Looking at ATM fees its important to realize that their are almost always multiple fees when you use an ATM other than your bank's. For exapmle if you walk into mcdonalds, odds are they have one of the 99 cent Select-A-Branch ATM's, the 99 cent promotion is somewhat true, but mostly false. When you withdraw $20 from a Select-A-Branch ATM, Select-A-Branch goes and withdraws $21 (in this case) from your bank account for the $20 + $1 fee. However Bank of America sees that you used an ATM other than their own and they charge a $2 fee ($5 if international), so you are in effect paying a $3 fee in this case.
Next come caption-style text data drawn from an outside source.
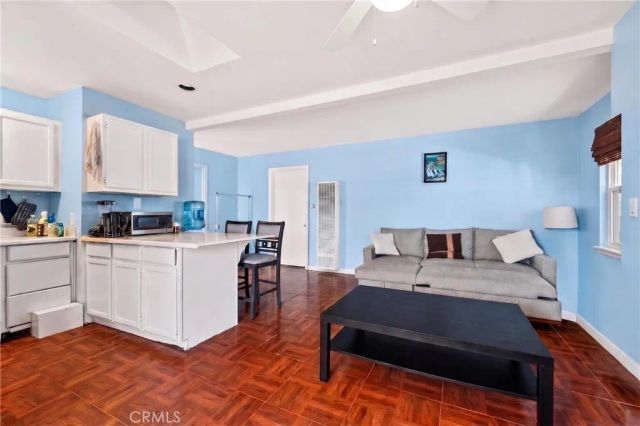 14708 S Denker, Gardena, CA 90247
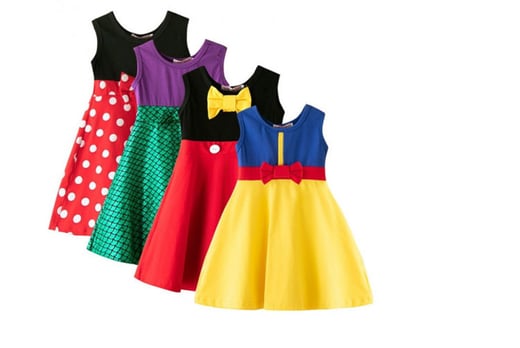 Wow_What_Who_Princess_Inspired_Childrens_Dresses_2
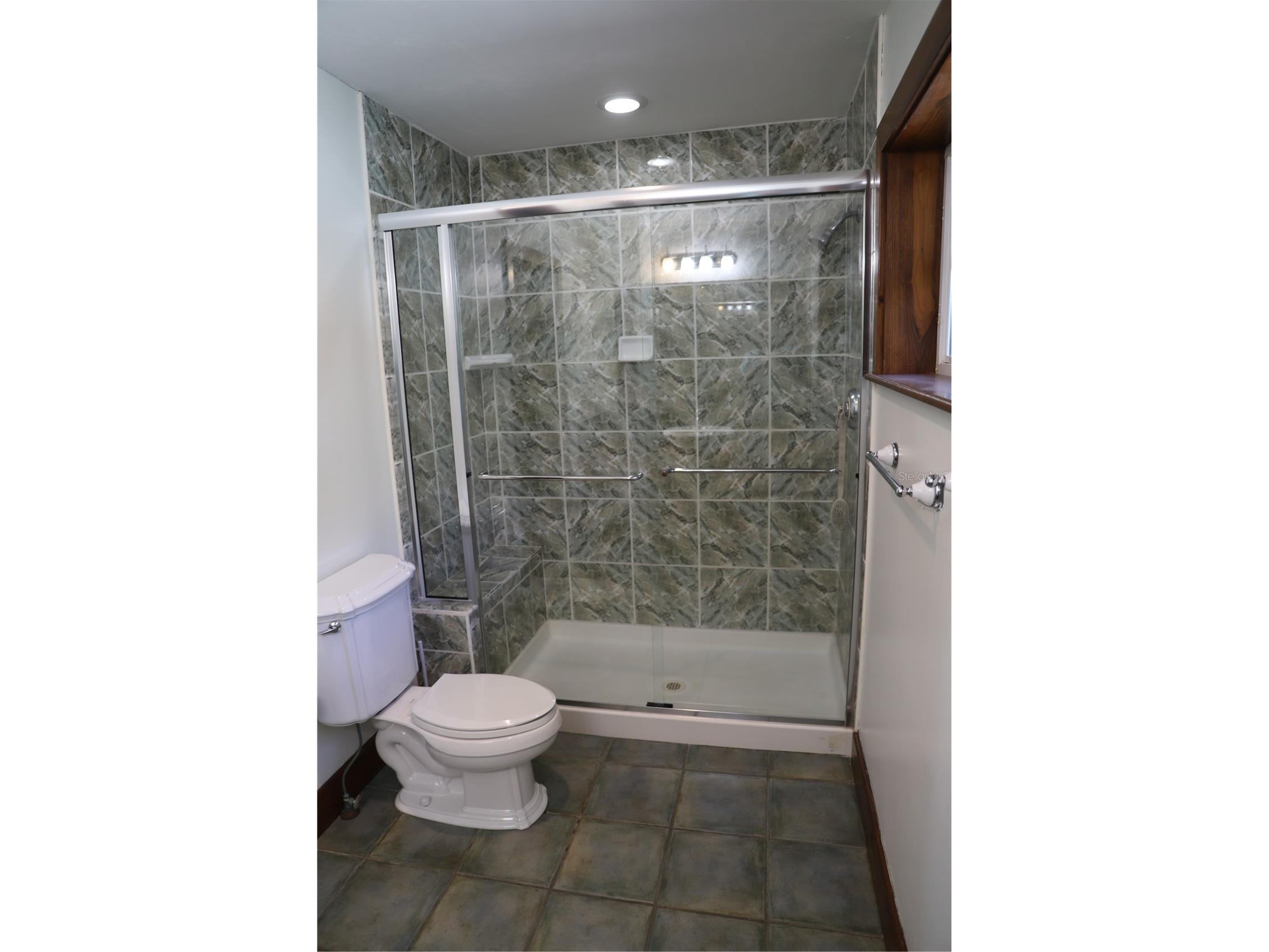 243 Herman Drive Hawthorne FL 32640 - REDWATER LAKE GC536818 image69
Now if you are banking with JPMorgan Chase they charge a $2 fee just like BofA. So in the category of ATM fees, BofA and Chase are a tie in my book since both of them have the same fees.

Ways of getting around some of these fees (espescially the ATM fee) is downloading (if you have a blackberry or iphone)the respective smart phone apps that the banks put out. These apps allow you to click and see exactley where in the area the bank's ATM's are (and for BofA no need to enter an address, since it uses your phone's gps).

Overall be cognescent of you banks fees, considering they are 99% of the time easy to avoid and can save you a good deal of money over the long term.